We’re on the verge of living in that world now. But the stories skipped the part that matters most, which is in whose interest the computer answers. In fiction, it answered to you. In real life, the same magic is mostly arriving from platforms that answer to themselves. I want the other version: an agent I ask to gather something and which gathers in my interest, handing it back not as a stream of text to sort through but as a bespoke interface for the exact question I asked — one I can reach into and use.
I renamed my agent Zora a few weeks ago, after the ship’s computer on Discovery. Last night, it earned the name. I asked, and it chose the form of the answer. It’s slow, it’s alpha, and last night it was only a calendar with a weather card beside it. But it’s the first time a screen assembled itself because the computer decided how, not me — which is why a slow alpha kept me up late.
The Standalone Assistant App Just Got an Expiration Date
This is the next chapter of the same story I’ve been telling. My agents already eat my browser. In the closet post, I told you that my web traffic fell off a cliff once my agent started doing those tasks for me. Why keep those tabs open? Television takes the next bite. When the agent can draw me the interface on demand, I don’t just stop opening the browser; I stop needing the app behind it — and the service behind the app. That’s where the value lands: When the surface is generated per request, the durable asset isn’t the app you log into, it’s the library of skills your agent reaches for, and whoever hosts it. The standalone assistant app, whose moat was owning the box you typed into, just got an expiration date. People vibe-coding the exact tool they want is the quiet end of every SaaS company on the planet. Television is that, systematized.
And it forks. One way makes the rented surface so rich you never leave — Anthropic, OpenAI, and Google are all pushing generative UI into their own front doors. Those are faster and smoother than what I just showed you. They win on polish (at least today). The other way is what Television’s betting on: The interface arrives as a skill you own, portable across whatever harness you run, the same way the model on your own metal is yours and not rented. It’s the same capability, but the opposite answer as to who keeps it.

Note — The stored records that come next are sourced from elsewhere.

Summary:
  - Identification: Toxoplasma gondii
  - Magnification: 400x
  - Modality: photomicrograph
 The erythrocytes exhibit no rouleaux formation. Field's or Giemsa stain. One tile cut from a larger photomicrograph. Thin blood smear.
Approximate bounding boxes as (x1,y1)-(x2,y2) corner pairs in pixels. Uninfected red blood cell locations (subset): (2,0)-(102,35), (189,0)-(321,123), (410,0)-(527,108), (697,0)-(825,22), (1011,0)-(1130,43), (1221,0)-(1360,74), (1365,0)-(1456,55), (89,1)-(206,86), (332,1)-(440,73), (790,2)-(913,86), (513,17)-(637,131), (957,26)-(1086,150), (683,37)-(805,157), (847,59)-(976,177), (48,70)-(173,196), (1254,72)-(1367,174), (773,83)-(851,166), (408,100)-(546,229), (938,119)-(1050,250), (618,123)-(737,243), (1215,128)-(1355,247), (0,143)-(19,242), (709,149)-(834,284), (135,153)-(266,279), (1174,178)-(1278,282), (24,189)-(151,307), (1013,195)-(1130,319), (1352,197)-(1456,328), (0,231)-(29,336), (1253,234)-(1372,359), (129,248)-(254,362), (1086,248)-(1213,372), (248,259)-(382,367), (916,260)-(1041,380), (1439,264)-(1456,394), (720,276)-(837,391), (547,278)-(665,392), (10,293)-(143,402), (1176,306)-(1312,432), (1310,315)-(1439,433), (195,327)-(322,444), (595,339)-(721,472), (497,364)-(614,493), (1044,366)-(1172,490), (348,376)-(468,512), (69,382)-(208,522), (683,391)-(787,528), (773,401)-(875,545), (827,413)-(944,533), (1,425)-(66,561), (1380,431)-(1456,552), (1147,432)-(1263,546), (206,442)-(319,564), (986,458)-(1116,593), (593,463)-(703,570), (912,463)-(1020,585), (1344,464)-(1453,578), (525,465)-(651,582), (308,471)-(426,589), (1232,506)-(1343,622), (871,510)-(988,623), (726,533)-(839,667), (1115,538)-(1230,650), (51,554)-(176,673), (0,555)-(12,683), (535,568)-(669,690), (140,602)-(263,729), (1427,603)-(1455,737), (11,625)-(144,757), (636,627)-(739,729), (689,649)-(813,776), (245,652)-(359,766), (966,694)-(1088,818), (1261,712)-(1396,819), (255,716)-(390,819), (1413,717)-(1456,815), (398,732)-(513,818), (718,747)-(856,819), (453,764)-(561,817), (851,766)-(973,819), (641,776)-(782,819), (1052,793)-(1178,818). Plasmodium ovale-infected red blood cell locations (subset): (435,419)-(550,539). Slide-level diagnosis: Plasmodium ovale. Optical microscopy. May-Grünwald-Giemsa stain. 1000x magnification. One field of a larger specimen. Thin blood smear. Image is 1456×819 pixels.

Television is in alpha. The open source is announced, not shipped. Telepath is a handful of people, one of them my friend. You can’t own this end-to-end yet, and I’m calling that early on purpose. What’s exciting is that first the model came home, then the metal did, and tonight the interface looked like it might follow. It’s the first time it ever has.
None of this is plug-and-play yet. Somebody still has to build the skills, the glue, the permission model that makes living in your own agent as safe as it is easy. If that’s you — a Television skill, a harness that drives it, anything in this seam — show me. I’ll run it. And if it’s good, I’ll write it up here, in front of the people who’d build on it and the people who’d fund it. Reach out @raffihack, the comments, or DM.
The chat box was a fifty-year convenience, and it’s a dead end for half of what we do. We have a narrow window to climb out, and whether what’s on the other side answers to you or to a platform comes down to who builds it first. Let’s make sure it’s us.